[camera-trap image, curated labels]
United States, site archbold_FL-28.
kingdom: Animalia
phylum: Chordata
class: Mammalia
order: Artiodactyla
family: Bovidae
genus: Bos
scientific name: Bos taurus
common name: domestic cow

——

**Task requirements**: The lines to write out run from the one with "order: Artiodactyla" through the end of the records. Give them exactly, and only them.

**Result below**:
order: Artiodactyla
family: Bovidae
genus: Bos
scientific name: Bos taurus
common name: domestic cow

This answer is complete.